Brazilian news outlets have reported a case of mad cow disease, more properly known as bovine spongiform encephalitis (BSE). The disease was confirmed in the state of Para, according to a statement by Brazil Minister for Agriculture Carlos Favaro.
According to the ministry's report, the animal was a 9-year-old male in a herd of 160 head. The property has been inspected, with movement into and out of the property halted. Samples from the sick animal have been sent to the World Health Organization for Animal Health lab. This lab, based in Canada, will report on whether this is a classic form of BSE, or some atypical variation. The atypical form is more common in older animals and considered lower risk.
Favaro said in a statement: "All measures are being adopted immediately at each stage of the investigation, and the matter is being treated with total transparency to guarantee Brazilian and global consumers the recognized quality of our meat."

**WORK TO COMPLETE:** Translate this sentence from the text on the Brazilian mad cow disease case into Spanish: "According to the ministry's report, the animal was a 9-year-old male in a herd of 160 head."

**DATA PROVIDED:**
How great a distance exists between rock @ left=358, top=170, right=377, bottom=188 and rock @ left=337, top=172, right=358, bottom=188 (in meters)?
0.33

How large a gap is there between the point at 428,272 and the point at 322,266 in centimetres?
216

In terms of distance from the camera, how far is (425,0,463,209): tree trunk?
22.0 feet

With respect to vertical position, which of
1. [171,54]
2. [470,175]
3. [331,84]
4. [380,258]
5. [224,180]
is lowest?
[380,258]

**TASK SOLUTION:** Según el informe del ministerio, el animal era un macho de 9 años en un rebaño de 160 cabezas.